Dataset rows
·····

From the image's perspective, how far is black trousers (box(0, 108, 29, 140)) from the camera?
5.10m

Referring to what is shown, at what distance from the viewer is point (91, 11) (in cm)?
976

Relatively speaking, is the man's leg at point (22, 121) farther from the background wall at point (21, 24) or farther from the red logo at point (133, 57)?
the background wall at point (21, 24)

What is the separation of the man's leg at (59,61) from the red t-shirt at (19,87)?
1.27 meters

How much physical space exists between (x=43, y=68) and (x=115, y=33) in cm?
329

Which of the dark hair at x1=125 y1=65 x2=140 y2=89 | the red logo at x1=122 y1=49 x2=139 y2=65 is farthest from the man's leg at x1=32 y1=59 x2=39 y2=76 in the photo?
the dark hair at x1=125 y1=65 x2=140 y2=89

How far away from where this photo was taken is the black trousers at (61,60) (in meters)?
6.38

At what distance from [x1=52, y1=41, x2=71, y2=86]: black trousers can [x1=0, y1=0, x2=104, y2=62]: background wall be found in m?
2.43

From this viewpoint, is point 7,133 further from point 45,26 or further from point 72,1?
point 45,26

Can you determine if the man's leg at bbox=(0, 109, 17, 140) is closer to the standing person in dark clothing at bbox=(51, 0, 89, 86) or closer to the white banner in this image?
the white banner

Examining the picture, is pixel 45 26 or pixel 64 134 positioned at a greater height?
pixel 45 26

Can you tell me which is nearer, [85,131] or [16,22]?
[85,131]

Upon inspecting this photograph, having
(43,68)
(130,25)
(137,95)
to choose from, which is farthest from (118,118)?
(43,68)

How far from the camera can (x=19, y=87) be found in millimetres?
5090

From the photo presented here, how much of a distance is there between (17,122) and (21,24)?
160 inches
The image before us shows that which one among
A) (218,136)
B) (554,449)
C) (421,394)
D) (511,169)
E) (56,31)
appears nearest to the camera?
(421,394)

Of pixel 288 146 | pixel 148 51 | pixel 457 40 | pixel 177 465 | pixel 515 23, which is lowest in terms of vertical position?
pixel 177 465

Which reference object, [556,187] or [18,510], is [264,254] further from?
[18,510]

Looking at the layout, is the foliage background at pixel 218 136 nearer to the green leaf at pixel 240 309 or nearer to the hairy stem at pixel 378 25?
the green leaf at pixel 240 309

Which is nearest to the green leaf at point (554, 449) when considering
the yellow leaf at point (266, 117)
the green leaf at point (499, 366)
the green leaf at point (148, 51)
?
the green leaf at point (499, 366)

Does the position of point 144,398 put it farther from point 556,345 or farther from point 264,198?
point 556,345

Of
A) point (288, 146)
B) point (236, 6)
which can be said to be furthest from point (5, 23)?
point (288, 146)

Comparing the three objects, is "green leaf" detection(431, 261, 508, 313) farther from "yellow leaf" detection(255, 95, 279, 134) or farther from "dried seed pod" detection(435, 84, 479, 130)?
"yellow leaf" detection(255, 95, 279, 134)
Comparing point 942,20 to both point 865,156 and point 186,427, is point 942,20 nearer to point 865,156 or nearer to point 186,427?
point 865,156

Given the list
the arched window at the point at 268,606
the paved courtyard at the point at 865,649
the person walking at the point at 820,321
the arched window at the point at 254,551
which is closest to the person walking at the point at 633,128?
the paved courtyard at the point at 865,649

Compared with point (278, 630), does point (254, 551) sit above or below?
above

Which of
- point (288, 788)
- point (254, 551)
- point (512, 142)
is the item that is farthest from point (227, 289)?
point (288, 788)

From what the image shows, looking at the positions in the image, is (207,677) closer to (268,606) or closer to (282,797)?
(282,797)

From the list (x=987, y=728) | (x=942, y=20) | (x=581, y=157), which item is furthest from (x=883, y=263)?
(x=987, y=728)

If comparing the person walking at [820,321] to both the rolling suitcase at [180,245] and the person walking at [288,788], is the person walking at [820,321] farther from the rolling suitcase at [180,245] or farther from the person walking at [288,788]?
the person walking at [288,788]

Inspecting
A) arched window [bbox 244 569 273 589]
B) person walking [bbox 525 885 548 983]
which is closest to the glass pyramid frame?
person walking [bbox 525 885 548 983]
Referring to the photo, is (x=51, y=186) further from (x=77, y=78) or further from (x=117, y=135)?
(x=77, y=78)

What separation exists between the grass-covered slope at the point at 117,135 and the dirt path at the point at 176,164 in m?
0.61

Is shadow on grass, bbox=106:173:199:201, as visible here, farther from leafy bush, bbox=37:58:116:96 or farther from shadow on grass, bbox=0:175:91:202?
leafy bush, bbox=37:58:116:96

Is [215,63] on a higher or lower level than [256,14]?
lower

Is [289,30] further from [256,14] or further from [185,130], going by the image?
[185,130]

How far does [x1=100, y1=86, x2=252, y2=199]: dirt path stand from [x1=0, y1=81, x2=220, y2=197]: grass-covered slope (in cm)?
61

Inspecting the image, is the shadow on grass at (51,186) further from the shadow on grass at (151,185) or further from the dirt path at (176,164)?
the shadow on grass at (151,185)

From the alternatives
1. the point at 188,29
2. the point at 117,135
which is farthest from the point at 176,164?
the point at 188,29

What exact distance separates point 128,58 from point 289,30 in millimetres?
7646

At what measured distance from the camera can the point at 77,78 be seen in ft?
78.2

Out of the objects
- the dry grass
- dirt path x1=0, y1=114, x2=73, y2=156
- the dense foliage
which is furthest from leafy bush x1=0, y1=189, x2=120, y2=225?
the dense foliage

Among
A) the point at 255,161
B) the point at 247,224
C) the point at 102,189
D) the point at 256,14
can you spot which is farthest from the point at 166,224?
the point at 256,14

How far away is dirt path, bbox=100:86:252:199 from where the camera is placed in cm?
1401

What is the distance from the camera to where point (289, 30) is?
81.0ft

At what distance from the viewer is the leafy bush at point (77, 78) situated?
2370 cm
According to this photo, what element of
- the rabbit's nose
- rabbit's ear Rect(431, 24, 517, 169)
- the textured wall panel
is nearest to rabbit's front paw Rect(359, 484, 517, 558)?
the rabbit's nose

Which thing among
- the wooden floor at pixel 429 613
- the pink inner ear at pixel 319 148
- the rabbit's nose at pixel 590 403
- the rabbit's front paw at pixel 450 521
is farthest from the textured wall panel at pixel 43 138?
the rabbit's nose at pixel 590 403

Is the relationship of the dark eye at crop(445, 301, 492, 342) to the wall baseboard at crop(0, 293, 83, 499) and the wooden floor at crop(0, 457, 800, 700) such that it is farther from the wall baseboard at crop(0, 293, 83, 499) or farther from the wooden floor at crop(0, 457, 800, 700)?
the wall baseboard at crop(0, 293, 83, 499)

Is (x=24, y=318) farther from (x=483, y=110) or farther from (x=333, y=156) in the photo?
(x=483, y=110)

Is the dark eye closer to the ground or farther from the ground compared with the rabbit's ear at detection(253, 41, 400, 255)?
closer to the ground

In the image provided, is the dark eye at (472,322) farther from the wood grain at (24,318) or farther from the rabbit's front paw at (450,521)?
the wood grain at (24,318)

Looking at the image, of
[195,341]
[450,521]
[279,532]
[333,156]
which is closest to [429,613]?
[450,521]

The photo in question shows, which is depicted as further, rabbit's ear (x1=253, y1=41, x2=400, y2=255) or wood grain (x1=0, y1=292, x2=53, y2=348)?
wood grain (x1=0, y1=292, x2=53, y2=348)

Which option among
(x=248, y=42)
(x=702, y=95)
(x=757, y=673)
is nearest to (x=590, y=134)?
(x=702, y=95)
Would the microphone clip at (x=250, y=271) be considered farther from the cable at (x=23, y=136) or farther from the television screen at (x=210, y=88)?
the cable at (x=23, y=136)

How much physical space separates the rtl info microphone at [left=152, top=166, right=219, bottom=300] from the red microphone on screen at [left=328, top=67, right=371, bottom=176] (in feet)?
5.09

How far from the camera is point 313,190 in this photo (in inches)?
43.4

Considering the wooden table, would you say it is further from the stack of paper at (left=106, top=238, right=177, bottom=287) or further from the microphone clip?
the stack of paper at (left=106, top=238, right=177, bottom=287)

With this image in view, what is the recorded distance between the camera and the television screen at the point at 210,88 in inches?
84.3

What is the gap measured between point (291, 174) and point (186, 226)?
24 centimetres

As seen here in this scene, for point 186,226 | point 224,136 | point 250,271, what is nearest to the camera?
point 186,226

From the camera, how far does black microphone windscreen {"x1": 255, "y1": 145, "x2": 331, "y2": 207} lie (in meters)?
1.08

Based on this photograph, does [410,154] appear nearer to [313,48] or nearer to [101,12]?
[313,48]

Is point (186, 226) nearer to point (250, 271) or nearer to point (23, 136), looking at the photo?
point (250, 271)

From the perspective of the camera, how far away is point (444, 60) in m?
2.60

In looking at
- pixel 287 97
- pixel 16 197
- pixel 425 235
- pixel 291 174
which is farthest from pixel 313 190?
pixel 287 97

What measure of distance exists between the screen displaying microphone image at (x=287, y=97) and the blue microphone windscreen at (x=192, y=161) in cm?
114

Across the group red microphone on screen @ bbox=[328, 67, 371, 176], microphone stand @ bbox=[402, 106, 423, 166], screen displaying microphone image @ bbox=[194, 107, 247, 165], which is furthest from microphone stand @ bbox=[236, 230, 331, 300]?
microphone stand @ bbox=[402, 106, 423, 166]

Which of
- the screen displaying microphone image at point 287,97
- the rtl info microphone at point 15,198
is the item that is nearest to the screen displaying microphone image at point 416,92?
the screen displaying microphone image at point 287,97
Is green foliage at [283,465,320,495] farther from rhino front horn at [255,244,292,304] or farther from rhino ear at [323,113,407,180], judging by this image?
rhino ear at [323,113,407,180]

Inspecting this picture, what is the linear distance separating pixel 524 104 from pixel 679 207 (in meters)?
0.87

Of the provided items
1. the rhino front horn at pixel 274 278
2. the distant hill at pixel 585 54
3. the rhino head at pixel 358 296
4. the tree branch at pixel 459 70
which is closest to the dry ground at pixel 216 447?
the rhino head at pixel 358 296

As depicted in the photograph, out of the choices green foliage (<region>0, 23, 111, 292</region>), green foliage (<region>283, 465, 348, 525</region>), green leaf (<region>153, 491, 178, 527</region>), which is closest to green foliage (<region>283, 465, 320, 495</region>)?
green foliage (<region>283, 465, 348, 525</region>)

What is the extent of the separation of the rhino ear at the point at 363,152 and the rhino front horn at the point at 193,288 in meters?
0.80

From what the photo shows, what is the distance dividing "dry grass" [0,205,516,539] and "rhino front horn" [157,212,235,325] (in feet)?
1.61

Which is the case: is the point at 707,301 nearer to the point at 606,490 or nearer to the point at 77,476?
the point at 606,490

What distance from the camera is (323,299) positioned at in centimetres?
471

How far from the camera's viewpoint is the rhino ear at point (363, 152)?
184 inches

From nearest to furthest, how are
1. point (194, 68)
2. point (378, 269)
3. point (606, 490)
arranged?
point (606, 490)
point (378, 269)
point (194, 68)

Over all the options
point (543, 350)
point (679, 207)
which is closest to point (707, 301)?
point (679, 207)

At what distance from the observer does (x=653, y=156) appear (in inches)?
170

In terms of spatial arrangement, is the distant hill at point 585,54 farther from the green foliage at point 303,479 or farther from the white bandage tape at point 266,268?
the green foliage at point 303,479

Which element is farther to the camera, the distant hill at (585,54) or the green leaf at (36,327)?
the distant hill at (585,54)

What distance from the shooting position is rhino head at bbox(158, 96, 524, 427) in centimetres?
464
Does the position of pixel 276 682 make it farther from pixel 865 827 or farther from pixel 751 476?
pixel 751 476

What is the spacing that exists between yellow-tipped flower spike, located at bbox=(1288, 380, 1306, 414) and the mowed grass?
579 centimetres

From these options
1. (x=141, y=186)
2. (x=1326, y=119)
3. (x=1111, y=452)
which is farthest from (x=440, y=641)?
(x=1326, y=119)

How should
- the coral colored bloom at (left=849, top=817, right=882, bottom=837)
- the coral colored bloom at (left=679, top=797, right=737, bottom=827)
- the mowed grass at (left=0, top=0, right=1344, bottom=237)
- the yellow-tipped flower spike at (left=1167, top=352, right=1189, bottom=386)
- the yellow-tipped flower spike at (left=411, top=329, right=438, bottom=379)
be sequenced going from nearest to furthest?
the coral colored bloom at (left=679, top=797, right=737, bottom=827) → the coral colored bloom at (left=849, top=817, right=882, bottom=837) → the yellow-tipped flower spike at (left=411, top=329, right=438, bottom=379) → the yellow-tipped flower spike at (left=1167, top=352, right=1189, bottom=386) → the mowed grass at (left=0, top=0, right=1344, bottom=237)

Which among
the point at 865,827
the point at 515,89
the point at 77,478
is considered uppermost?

·····

• **PROBLEM REQUIREMENTS**:
Reproduce only the lines between the line containing "Which among" and the last line of the records, those two lines included, exactly.

• **THE COMPLETED TASK**:
Which among
the point at 865,827
the point at 515,89
the point at 77,478
is considered uppermost?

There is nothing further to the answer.